Critics’ Picks

Joanne Greenbaum, Untitled, 2014, oil, ink and acrylic marker on canvas, 90 x 80".

Joanne Greenbaum, Untitled, 2014, oil, ink and acrylic marker on canvas, 90 x 80".

New York

Joanne Greenbaum

Rachel Uffner Gallery
170 Suffolk Street
March 8–April 20, 2014

Joanne Greenbaum is an artist who lives in her studio. It is easy in her latest exhibition, the inaugural show at Rachel Uffner’s new gallery, to sense the olfactory appeal of her process—and, in fact, her practice offers another idea of the studio as a factory. Instead of Warhol’s cool Fordian mass production, the one-person Greenbaum factory creates singular, unique works of organized chaos. For example, the repetitive scrawled doodle marks evident in some works suggest a hand neurotically filling a coloring book at pace, while the broad-brushed, casual painterly gestures aspire to bring a discrete tentacle shape into focus. Alongside these opposing attitudes are drips, scumbled brushstrokes, melting puddles of color, and discontinued architectonic shapes, all of which playfully jigsaw together a bigger picture that hints at degrading logic and systems—as if Greenbaum were changing thoughts midstream. Adding to this disorderly impetus is the range of media she works with, including paint, ink, Flashe, marker, oil stick, and pencil, which are all often combined in the same space.

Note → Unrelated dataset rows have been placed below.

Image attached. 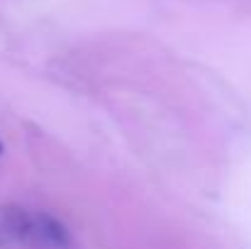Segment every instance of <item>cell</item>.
<instances>
[{
    "instance_id": "cell-1",
    "label": "cell",
    "mask_w": 251,
    "mask_h": 249,
    "mask_svg": "<svg viewBox=\"0 0 251 249\" xmlns=\"http://www.w3.org/2000/svg\"><path fill=\"white\" fill-rule=\"evenodd\" d=\"M76 249L71 230L47 210L17 203L0 205V249Z\"/></svg>"
},
{
    "instance_id": "cell-2",
    "label": "cell",
    "mask_w": 251,
    "mask_h": 249,
    "mask_svg": "<svg viewBox=\"0 0 251 249\" xmlns=\"http://www.w3.org/2000/svg\"><path fill=\"white\" fill-rule=\"evenodd\" d=\"M0 154H2V142H0Z\"/></svg>"
}]
</instances>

The tension created by this seemingly automatic mark-making sits at the juncture of drawing and painting—that is, between the structuring logic of line versus the emotive suggestion of color, which in another era would have been construed as the struggle between the intellect and the romantic. This edginess could also be construed as embodying the persistent heat of city living—the city being an analogue to the factory in modern life. The eight large, untitled ninety-by-eighty-inch paintings, hung tightly in this tall, squarish space, create both the intensity and the diffusing and disorienting energy associated with urban life. Ultimately, though, Greenbaum’s ebullient outpouring can best be characterized by a single word: gleeful.